Chercheur-associé à l’IMEC
(Institut Mémoires de l’Edition Contemporaine)

 

Évoquer l’art tant pictural que scriptural de Bona de Mandiargues, revient à suivre du regard les méandres, les carrefours et les répits d’une vie. Née à Rome en septembre 1926, c’est à Paris qu’elle rencontre en 1947, par l’intermédiaire de son oncle Filippo de Pisis, son futur époux André Pieyre de Mandiargues. Devenue française, elle côtoie rapidement le groupe surréaliste avec qui elle partage le goût du scandale et l’amour de la poésie. Dès lors, Bona Tibertelli de Pisis devient la femme de lettres Bona de Mandiargues ou tout simplement Bona, lorsqu’elle signe de son nom d’artiste. Appréhender l’œuvre de Bona suppose une ouverture du regard sur des lignes de vie diverses mais complémentaires que la femme a pris soin de tisser au fil du temps ; de la tendre enfance vécue près de Modène, au départ à Venise puis en France, une pensée s’est constituée, un désir s’est affirmé. C’est pourquoi, entrer dans l’art de Bona signifie du même coup entrer en enfance, là où les prémices d’une vocation prennent naissance, là où l’ambivalence inhérente tant à la femme qu’à l’artiste se dessine.

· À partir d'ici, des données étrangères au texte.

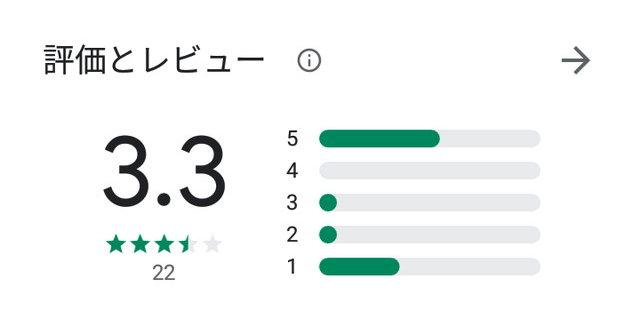 ハナコイアプリの口コミ評判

C’est au travers du dernier livre de l’auteur, Vivre en herbe[2], publié aux Éditions Gallimard en 2001, qu’il est possible d’assister à la rétrospective d’une vie et de prendre connaissance de la première rupture ressentie par l’enfant, lors du déménagement de la villa familiale, pour une maison austère de Modène. Bona, du haut de ses six ans, ne pourra désormais plus admirer ni assister aux créations picturales de son oncle dans l’atelier se trouvant sous les combles… avec ce premier déménagement un âge d’or se termine. La seconde rupture surgit peu après avec l’entrée en guerre de l’Italie lors la Seconde Guerre Mondiale. Accablée, l’adolescente brave tout de même les patrouilles et les bombes afin d’assister à ses nouveaux cours de dessin et assurer la survie alimentaire de la famille. Troisième rupture, la mort en 1945 du père tant aimé, affaibli, anéanti par plusieurs années de conflits italo-franco-allemand. Cette perte prend l’allure d’un coup de grâce, la jeune Bona renonce dès lors à participer à la vie, elle s’enferme dans un profond mutisme qui la tient prostrée indéfiniment sur la même chaise, pendant plus de trois mois. De la perte d’un lieu à la perte d’un être, l’expérience des ruptures vécues par Bona s'accroît. Il s’agit alors autant de séparation ou de coupure que de déchirure. Et, c’est tout d’abord par le retrait et la pesanteur du silence que Bona répond à ces expériences tant éreintantes que traumatisantes.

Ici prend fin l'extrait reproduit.